I can’t boast about my own educational achievements. I was an indifferent student, and a dropout at one point in my school career. My mathematical abilities don’t reach much further than adding a restaurant bill – although the same was true of Beethoven. But I don’t really believe we need more mathematical geniuses to invent more apocalyptic computer programs and weapon systems. It’s language that concerns me. Language, not arithmetic, is the thing that makes us human, and the best language we have - I speak without prejudice - is English.
The English language has always been in decline. Scholars have been complaining about it for five hundred years, ever since the translators of the King James Bible finished their masterpiece, and Shakespeare put down his quill and went into retirement. But the decline has speeded up. We seem to be losing our ancient language in several different ways.
Perhaps the least important danger is the collapse of grammar. There have been too many pedantic books about grammar and punctuation in the last few years. Frankly, most of these rules are trivial. If I hesitate over “I” and “me” or “him” and “he,” I can check the grammar book, which says: “Any pronouns that appear in an appositive are assumed to have the same function as the word the appositive refers to.” Fine, I can live with that, whatever it means. But who really cares about fine distinctions between “less” and “fewer,” “that” and “which,” “may” and “might”? Who can figure out “who” and “whom” in the proper case? Not I (or me).
My own education was grammar-free. We had a splendid English teacher, Mr. Thomas. He taught us to appreciate fine literature, which was no easy task in a school for unruly boys. He didn’t teach grammar at all. He believed that grammar was learned by reading good writers and imitating them, not by following a set of rules. [We never parsed a sentence, or discussed the difference between adverbs and adjectives, and we never even suspected the existence of the subjunctive tense, even though it may have been the case that we used it all the time.] So I am not qualified to correct anyone’s English grammar, as long as I can clearly understand what they are trying to say.
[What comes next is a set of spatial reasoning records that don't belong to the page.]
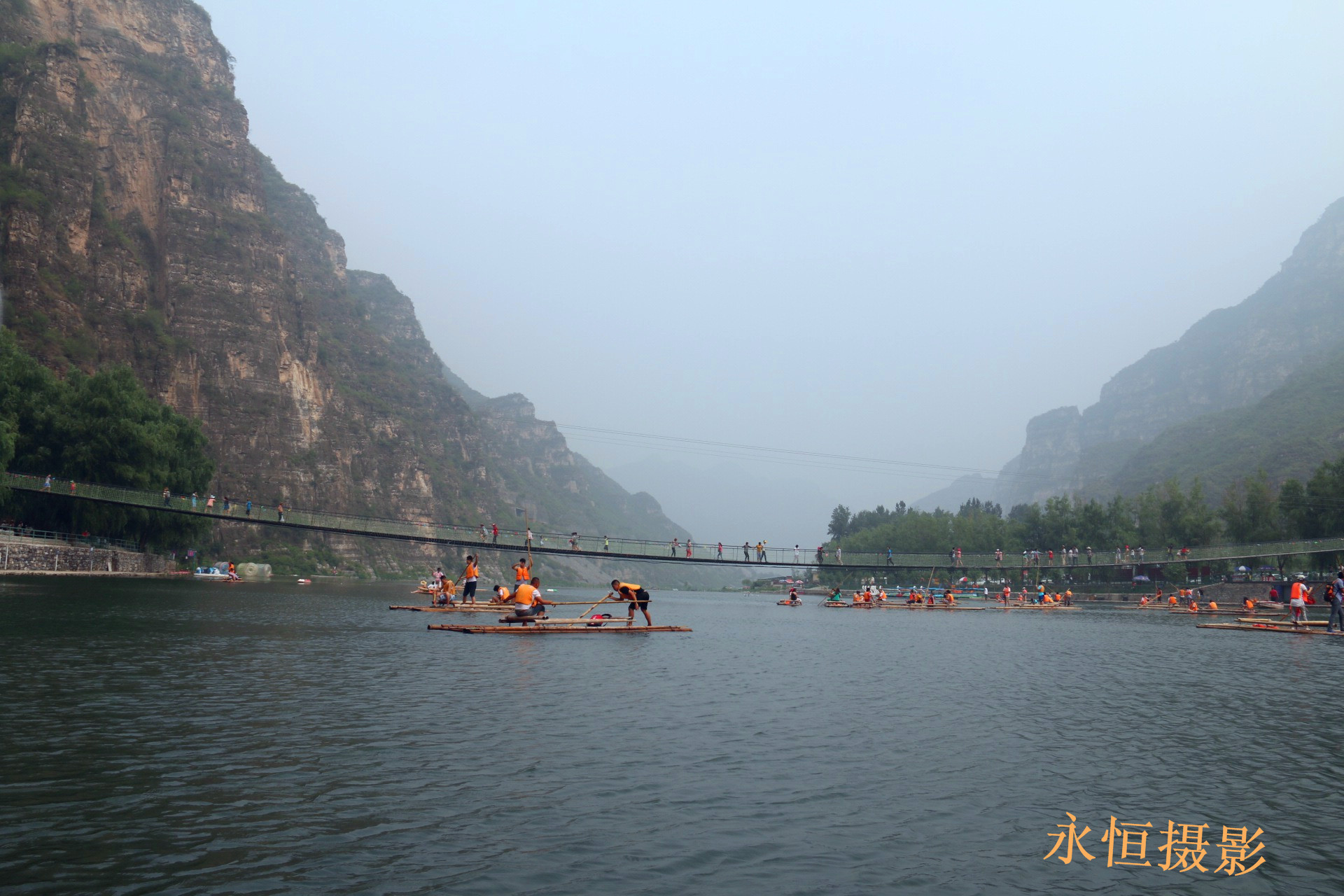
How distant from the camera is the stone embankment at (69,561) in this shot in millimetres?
62562

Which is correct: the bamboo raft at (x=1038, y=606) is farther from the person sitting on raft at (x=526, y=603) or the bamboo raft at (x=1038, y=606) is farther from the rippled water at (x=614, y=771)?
the person sitting on raft at (x=526, y=603)

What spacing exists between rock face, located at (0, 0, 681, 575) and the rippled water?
321 feet

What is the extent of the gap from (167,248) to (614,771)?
150 meters

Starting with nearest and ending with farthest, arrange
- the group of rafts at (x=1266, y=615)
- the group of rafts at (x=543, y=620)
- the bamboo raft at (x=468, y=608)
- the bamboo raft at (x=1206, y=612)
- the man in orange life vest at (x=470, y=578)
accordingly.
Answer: the group of rafts at (x=543, y=620), the group of rafts at (x=1266, y=615), the man in orange life vest at (x=470, y=578), the bamboo raft at (x=468, y=608), the bamboo raft at (x=1206, y=612)

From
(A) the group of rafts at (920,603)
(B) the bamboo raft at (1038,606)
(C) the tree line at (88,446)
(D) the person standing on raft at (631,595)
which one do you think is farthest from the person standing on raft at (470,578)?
A: (B) the bamboo raft at (1038,606)

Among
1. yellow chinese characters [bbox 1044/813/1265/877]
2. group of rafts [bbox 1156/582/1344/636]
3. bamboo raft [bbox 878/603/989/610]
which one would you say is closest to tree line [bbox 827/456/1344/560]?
group of rafts [bbox 1156/582/1344/636]

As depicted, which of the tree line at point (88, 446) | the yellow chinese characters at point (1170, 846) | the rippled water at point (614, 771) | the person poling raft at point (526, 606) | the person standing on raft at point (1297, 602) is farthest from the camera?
the tree line at point (88, 446)

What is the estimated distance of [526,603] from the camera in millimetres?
39500

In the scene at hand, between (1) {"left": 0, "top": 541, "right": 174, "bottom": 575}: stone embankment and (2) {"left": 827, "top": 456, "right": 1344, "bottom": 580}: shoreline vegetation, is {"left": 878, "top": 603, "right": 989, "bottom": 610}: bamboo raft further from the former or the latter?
(1) {"left": 0, "top": 541, "right": 174, "bottom": 575}: stone embankment

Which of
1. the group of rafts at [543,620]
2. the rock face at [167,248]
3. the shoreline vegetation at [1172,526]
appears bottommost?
the group of rafts at [543,620]

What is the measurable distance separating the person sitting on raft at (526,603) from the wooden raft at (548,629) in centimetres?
69

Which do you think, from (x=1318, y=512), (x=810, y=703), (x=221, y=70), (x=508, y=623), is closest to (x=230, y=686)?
(x=810, y=703)

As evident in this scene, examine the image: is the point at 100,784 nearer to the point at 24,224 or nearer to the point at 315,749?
the point at 315,749

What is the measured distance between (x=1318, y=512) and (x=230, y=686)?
413 feet
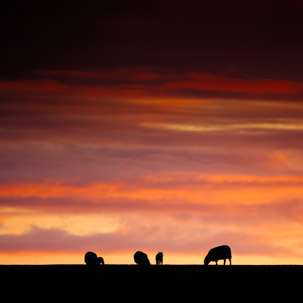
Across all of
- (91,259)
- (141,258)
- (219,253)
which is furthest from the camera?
(91,259)

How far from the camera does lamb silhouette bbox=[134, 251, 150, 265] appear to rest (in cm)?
8724

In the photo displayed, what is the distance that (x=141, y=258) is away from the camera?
88188 mm
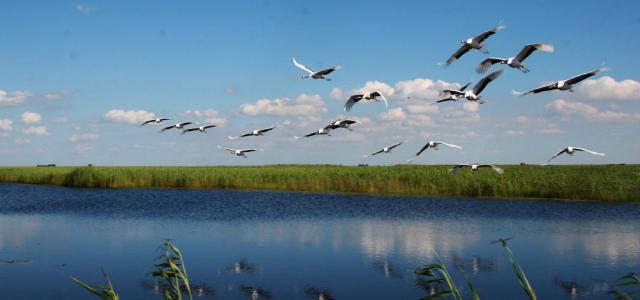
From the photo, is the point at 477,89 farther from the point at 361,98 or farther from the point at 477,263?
the point at 477,263

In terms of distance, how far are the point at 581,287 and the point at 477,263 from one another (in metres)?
3.14

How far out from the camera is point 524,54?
10.8 m

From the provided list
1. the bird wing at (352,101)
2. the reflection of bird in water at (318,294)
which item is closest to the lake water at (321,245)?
the reflection of bird in water at (318,294)

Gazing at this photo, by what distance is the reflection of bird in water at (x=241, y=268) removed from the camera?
14352 millimetres

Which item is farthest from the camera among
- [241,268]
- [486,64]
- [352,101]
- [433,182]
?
[433,182]

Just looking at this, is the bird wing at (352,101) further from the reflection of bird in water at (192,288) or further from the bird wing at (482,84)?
the reflection of bird in water at (192,288)

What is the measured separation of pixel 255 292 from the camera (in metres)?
12.2

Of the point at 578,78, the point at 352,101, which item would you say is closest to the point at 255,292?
the point at 352,101

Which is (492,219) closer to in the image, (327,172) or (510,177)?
(510,177)

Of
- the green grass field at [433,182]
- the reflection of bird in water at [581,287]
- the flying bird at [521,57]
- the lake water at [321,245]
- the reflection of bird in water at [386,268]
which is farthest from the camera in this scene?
the green grass field at [433,182]

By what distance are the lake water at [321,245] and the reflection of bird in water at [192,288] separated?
0.28 ft

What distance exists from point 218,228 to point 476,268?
10.6 m

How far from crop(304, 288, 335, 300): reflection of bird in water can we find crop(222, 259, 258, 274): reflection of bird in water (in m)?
2.23

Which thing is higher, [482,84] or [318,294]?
[482,84]
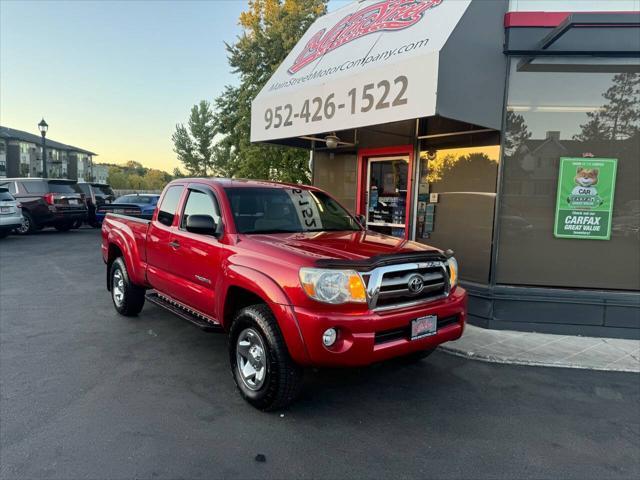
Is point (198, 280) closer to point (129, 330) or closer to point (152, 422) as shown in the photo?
point (152, 422)

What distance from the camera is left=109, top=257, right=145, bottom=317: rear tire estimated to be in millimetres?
6023

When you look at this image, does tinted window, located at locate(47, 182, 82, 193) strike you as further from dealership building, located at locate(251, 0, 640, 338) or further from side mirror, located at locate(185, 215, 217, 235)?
side mirror, located at locate(185, 215, 217, 235)

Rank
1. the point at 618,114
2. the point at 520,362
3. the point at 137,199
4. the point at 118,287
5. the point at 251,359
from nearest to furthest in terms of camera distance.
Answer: the point at 251,359 → the point at 520,362 → the point at 618,114 → the point at 118,287 → the point at 137,199

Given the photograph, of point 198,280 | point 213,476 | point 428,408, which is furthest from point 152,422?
point 428,408

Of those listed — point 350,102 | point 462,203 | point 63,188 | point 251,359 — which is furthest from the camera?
point 63,188

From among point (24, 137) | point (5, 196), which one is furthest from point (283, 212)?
point (24, 137)

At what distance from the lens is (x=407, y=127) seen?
7.38 m

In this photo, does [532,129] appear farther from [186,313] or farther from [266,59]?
[266,59]

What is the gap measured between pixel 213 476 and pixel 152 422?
2.88ft

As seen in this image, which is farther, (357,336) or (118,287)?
(118,287)

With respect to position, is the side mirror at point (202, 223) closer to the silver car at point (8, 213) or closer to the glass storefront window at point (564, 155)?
the glass storefront window at point (564, 155)

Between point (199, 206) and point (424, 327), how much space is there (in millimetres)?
2664

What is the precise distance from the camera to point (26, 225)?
52.2ft

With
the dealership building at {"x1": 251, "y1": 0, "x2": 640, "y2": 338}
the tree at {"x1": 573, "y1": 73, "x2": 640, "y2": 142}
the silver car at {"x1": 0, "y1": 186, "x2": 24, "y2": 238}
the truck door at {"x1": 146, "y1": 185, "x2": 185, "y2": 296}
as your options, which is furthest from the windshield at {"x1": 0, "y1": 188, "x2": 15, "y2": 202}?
the tree at {"x1": 573, "y1": 73, "x2": 640, "y2": 142}
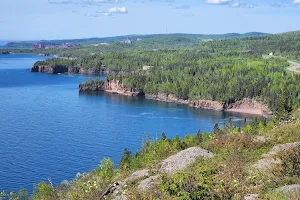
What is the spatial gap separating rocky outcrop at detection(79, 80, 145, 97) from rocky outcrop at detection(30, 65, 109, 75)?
1371 inches

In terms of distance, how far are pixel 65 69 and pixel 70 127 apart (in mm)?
79057

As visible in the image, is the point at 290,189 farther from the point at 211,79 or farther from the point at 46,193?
the point at 211,79

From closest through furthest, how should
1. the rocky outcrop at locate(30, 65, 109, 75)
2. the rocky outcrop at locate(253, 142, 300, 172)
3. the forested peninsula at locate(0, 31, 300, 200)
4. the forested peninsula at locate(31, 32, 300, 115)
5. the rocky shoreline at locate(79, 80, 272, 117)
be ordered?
the forested peninsula at locate(0, 31, 300, 200) < the rocky outcrop at locate(253, 142, 300, 172) < the rocky shoreline at locate(79, 80, 272, 117) < the forested peninsula at locate(31, 32, 300, 115) < the rocky outcrop at locate(30, 65, 109, 75)

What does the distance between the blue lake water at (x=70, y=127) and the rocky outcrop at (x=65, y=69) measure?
3817 cm

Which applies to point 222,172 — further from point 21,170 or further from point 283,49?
point 283,49

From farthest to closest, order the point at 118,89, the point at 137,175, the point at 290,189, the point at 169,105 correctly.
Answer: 1. the point at 118,89
2. the point at 169,105
3. the point at 137,175
4. the point at 290,189

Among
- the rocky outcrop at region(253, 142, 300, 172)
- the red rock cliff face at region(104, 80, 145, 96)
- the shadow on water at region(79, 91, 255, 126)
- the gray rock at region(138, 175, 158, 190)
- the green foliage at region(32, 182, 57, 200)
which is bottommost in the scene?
the shadow on water at region(79, 91, 255, 126)

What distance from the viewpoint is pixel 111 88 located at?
8850 centimetres

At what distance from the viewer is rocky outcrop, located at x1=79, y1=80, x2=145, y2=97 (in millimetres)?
82800

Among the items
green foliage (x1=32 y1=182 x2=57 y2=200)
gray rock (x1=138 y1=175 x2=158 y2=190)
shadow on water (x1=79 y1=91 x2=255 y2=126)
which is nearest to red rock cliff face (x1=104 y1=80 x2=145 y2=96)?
shadow on water (x1=79 y1=91 x2=255 y2=126)

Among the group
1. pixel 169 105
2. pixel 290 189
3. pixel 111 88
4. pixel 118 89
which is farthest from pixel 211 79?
pixel 290 189

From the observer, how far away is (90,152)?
38.9 meters

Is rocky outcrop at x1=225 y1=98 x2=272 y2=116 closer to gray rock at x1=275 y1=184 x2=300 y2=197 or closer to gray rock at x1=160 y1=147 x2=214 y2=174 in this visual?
gray rock at x1=160 y1=147 x2=214 y2=174

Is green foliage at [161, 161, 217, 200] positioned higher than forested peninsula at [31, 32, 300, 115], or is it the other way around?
green foliage at [161, 161, 217, 200]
There’s the rub, as Shakespeare himself might have pointed out. It’s not grammar but meaning that gets lost as language declines. Whatever the secret of good writing or speaking, it is certainly not grammatical perfection. It is all about the game of words, meanings, metaphors, and mystery. But plain old words are losing their meanings faster than we can reinvent them, in a process of simplification, the infantilization of the language.
I think we all understand perfectly well what’s going on. It’s not the fault of the teachers, who have an incredibly difficult task, or even the students. They are all up against the most powerful enemy of learning ever invented, and it is carried into every classroom – the triumphantly ignorant, irretrievably illiterate, irresistibly entertaining smartphone.